* [Exercise requirements]:
Please output exactly the part of the records below that opens with the line containing "Standing vote fraction: 30%." and closes with the line containing "genus: Vulpes", both lines included, and nothing else.

* [Provided material]:
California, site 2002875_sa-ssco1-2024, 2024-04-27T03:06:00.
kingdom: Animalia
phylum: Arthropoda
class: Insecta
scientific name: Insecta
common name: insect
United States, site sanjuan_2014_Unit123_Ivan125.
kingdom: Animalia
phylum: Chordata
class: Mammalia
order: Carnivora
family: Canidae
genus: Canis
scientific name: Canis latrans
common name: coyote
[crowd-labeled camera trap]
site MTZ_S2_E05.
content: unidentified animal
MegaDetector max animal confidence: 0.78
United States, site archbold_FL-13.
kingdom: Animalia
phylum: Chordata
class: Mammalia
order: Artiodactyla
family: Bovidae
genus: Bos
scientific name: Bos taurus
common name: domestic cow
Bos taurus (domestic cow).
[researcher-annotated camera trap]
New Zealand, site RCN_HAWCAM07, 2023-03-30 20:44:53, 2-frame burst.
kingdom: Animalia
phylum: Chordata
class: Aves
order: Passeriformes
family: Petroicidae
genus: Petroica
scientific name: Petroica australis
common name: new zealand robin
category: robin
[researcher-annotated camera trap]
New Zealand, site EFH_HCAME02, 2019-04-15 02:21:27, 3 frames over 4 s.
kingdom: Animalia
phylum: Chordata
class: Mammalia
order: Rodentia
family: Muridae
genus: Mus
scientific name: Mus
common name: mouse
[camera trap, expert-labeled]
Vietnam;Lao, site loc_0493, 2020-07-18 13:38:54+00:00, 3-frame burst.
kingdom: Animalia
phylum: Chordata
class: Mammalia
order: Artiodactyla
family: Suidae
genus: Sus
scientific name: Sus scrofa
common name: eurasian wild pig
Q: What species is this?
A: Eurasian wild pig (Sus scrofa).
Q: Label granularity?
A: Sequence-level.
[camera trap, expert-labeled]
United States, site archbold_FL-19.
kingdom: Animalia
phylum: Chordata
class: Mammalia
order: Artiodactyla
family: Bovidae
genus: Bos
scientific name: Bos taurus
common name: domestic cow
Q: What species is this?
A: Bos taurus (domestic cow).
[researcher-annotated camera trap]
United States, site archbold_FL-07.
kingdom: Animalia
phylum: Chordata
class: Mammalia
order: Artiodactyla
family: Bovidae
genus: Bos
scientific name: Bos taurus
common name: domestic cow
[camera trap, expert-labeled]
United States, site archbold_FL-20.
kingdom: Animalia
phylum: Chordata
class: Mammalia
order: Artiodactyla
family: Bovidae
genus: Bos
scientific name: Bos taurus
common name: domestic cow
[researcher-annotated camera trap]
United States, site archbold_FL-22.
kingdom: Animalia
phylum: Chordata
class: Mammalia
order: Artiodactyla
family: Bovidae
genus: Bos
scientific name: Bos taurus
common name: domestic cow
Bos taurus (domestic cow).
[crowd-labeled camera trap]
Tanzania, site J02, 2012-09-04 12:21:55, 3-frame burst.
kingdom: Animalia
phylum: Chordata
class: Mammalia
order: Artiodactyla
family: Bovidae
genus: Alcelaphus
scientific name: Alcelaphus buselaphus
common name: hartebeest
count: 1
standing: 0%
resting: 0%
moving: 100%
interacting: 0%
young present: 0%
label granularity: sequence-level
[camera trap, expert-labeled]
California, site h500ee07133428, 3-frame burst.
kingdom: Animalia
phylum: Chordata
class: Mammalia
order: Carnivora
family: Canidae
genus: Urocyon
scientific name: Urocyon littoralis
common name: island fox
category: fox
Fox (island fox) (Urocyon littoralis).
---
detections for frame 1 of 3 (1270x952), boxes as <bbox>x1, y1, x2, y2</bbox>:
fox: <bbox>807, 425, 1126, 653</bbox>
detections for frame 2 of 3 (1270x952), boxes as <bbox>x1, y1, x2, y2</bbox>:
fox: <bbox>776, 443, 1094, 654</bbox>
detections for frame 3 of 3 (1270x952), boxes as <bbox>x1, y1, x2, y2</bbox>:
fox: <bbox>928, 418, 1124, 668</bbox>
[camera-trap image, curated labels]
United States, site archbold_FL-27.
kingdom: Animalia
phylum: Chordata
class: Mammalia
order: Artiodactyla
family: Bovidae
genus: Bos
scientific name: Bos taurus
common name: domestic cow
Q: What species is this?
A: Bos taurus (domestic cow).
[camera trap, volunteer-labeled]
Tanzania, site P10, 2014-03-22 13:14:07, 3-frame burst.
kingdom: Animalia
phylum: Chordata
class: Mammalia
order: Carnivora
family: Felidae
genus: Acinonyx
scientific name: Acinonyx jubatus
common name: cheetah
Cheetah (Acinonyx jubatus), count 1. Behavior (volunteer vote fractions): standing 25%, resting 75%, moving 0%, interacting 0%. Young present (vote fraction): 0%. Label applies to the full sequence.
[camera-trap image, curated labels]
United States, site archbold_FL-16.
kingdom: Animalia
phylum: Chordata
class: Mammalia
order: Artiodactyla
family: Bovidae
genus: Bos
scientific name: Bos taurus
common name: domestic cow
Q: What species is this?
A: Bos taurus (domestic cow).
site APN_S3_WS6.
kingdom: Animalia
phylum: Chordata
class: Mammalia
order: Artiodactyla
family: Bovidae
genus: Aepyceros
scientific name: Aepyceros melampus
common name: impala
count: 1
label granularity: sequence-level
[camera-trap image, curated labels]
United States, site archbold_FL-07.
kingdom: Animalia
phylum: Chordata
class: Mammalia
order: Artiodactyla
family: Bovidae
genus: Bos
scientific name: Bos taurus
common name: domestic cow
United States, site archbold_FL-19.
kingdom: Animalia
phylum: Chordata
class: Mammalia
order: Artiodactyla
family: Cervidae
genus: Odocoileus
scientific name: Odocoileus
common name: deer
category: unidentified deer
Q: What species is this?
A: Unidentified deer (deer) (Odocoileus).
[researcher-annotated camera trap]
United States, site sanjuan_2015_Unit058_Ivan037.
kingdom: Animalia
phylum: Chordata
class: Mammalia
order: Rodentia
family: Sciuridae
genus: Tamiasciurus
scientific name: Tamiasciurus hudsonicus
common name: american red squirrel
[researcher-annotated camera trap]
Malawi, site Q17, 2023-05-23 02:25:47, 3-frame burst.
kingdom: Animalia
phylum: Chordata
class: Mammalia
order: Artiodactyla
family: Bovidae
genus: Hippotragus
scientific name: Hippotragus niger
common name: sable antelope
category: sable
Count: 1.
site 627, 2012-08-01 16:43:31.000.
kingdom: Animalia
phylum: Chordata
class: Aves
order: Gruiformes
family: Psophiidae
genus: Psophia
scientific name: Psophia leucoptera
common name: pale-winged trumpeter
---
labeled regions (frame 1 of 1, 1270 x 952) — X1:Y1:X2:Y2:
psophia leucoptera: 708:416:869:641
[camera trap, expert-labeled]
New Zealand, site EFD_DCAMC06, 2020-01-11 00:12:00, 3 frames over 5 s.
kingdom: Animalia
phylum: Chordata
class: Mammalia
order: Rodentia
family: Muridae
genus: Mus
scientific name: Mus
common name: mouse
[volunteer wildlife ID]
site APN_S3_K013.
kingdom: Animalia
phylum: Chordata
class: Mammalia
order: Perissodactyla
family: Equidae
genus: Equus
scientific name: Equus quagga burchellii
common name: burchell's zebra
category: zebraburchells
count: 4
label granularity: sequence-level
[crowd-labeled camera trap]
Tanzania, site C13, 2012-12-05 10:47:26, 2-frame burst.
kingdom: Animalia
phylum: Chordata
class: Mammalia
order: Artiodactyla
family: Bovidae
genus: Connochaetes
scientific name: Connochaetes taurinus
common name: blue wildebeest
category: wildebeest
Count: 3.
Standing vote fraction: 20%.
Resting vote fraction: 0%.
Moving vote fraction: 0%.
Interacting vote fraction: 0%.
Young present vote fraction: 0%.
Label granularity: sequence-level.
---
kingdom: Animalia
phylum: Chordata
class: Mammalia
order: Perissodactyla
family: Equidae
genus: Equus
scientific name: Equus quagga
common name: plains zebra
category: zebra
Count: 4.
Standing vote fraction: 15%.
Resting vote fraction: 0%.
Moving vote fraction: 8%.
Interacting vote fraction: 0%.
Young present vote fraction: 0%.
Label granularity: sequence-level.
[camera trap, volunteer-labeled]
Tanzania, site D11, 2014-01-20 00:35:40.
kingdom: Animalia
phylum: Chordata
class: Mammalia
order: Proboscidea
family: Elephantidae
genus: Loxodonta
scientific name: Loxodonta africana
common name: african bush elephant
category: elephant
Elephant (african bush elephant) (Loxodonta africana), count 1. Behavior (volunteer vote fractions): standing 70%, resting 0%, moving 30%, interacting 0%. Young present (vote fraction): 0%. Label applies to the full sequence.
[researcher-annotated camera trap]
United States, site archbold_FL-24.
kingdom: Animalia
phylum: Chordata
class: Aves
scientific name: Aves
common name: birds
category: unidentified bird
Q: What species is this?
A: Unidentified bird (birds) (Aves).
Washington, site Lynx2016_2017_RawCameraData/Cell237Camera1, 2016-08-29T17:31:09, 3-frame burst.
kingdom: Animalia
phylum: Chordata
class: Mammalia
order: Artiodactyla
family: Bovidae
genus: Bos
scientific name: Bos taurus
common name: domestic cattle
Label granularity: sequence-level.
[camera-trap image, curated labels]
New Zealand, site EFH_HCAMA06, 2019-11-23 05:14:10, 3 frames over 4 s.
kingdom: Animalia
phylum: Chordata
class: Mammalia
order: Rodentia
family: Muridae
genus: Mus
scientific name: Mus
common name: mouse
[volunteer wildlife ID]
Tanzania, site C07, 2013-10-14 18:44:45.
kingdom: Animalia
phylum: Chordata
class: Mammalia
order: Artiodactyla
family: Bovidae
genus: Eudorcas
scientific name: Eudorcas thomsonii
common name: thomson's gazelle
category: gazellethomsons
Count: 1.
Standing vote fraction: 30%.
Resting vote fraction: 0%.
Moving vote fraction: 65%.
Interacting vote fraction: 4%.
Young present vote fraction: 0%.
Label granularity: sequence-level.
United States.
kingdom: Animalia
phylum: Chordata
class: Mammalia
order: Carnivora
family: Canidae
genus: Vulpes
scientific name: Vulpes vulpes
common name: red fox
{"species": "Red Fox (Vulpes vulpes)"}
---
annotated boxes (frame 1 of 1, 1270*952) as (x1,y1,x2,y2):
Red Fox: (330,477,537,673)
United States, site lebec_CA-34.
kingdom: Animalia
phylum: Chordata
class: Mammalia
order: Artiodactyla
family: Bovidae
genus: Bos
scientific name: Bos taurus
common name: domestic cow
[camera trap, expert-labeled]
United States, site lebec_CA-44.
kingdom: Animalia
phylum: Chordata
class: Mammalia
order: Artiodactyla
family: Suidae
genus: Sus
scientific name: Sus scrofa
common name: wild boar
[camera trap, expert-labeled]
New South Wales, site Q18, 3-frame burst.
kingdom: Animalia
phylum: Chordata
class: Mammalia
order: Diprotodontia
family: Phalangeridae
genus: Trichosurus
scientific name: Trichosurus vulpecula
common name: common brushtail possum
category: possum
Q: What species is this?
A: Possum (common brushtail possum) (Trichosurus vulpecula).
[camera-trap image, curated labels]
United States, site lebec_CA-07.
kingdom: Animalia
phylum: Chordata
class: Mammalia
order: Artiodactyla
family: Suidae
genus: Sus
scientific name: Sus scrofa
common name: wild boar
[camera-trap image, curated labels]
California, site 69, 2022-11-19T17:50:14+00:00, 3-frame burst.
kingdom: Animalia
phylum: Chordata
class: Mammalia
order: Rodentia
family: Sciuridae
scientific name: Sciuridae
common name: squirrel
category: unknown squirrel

* [Response area]:
Standing vote fraction: 30%.
Resting vote fraction: 0%.
Moving vote fraction: 65%.
Interacting vote fraction: 4%.
Young present vote fraction: 0%.
Label granularity: sequence-level.
United States.
kingdom: Animalia
phylum: Chordata
class: Mammalia
order: Carnivora
family: Canidae
genus: Vulpes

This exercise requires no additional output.